During the early evening of July 7 at the 95th Oregon Trail Days Kickoff Barbecue and Street Dance, which featured music by Dynamics, customers who had been listening and dancing to the vibrant tunes, lined up at a vintage ice cream truck parked in front of the Scotts Bluff County Courthouse. The soft serve cones were the perfect remedy to temperatures which soared from the 90s to the triple digits, and Melinda Magdaleno sat on a nearby bench trying to stay cool as her husband Victor took his turn serving ice cream.

Lyman residents, the family owns and operates an ice cream truck called the Cony-X-Press or the Ding-Ding, a Dandy-Dan Ice Cream Truck Model made by the Ford company for Mister-Softie Ice Cream Company in 1959. She, her husband Victor, who makes most of the preparations, and son Teigan, 15, dish up three flavors: vanilla, chocolate, and Twist (a swirl of chocolate and vanilla). The truck also makes Root Beer Floats, Banana Splits, Sundaes Shakes, and Sno-Cones.

The family has driven the truck from their home in Lyman to Gering during July’s Oregon Trail Days serving ice cream at the downtown concert and Kiddie Parade for the past 25 years. They’ll also make an appearance at Horse Creek Rendezvous Days in Morrill this weekend (July 15-16); then they’ll be at Tabor Day in Minatare later this summer; and throughout the warm months at events as far away as Alliance and Kimball. Instead of driving the truck to these far-away distances, “we tow it, to save it from it wear and tear,” she said.

The Magdaleno family came by the truck when it was sold to them by Melinda’s brother and his wife, Fernando and Sara Moreno of Minatare, after they had it for only a few years. The Moreno family acquired it from Gering Junior High teachers Norbert Parr and Junior Alvarez, when Melinda and her childhood friends made a habit of chasing after it.

“It’s getting old like pulling your grandpa along,” Melinda said. “We enjoy people coming up to us and asking about the ice cream truck. We have spent most of our summers doing this. My son’s friends will say to him, ‘this is my new best friend.’ One time, the Morrill cheerleaders painted his face, and he wanted to give them all ice cream cones.”

In her younger days, Melinda remembers running after the same ice cream truck from her home on 4th Street in south Gering, near McKinley Elementary. “We’d ask our parents for change, but by the time it took for them to give us money, the truck had moved on.
The driver would go across the railroad tracks north, and then we’d have to figure out where he might be, timing it just right. He would have half the kids in the neighborhood following him. Most people remember the ding-ding, which was different because other ice cream trucks played music.”

Though the truck has had a few upgrades, with a machine that produces more than one flavor, vanilla, and getting a set of wheels a few years back, it stands in original condition thanks to the tender loving care provided by the Magdaleno family.

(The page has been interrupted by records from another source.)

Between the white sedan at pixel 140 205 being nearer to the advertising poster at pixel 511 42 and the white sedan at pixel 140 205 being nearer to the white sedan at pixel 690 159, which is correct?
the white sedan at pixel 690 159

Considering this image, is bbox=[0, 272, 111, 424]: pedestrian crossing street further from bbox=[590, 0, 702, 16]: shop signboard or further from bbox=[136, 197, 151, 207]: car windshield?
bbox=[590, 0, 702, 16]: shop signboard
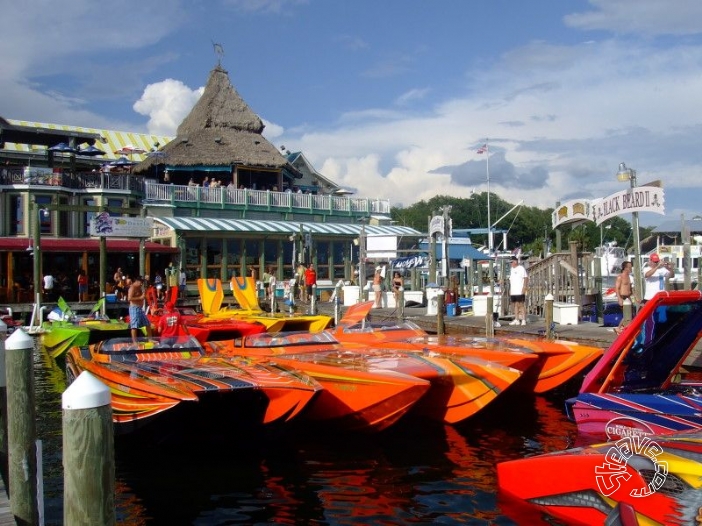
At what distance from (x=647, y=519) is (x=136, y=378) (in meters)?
6.79

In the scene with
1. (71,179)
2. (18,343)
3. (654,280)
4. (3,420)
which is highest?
(71,179)

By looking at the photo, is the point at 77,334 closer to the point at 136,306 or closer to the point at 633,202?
the point at 136,306

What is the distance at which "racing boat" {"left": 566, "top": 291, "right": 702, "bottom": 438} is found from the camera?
8766mm

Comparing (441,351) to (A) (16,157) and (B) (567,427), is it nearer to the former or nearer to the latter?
(B) (567,427)

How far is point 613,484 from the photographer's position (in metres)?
6.16

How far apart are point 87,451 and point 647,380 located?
26.8 ft

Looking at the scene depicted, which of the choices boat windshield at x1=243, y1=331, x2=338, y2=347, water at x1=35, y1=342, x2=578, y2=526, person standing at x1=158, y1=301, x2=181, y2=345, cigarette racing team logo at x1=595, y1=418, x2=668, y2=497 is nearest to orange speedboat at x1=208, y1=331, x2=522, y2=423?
water at x1=35, y1=342, x2=578, y2=526

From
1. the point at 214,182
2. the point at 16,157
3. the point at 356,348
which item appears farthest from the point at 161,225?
the point at 356,348

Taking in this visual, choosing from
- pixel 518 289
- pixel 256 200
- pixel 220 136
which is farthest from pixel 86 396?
pixel 220 136

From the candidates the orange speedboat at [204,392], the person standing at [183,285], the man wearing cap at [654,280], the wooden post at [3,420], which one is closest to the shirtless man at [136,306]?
the orange speedboat at [204,392]

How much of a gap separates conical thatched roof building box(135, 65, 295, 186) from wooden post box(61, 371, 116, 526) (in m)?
35.4

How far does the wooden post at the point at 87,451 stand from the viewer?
398 cm

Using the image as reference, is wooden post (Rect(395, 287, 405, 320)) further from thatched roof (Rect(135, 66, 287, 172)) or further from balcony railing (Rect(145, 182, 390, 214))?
thatched roof (Rect(135, 66, 287, 172))

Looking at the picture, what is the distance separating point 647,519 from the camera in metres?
5.71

“Now that I caught it, I won’t sell it,” Melinda said, relating how a friend from Colorado who had come for Oregon Trail Days remarked how the Cony-X-Press brought back memories, transporting him back in time. “It’s like a childhood dream. That’s something you don’t sell,” Melinda said. “My dad told me a story. We as kids ordered ice cream. We didn’t know about the concept of making money then. So we didn’t pay. He told the driver to not allow his kids to order ice cream unless he or his wife was present. We still get that. Kids come up to us with a handful of change, and it doesn’t matter how much they bring.”

Melinda said she keeps a bucket of coins from such occasions in the Cony-X-Press. She said, “We want to see them get ice cream. No one walks away without getting something.”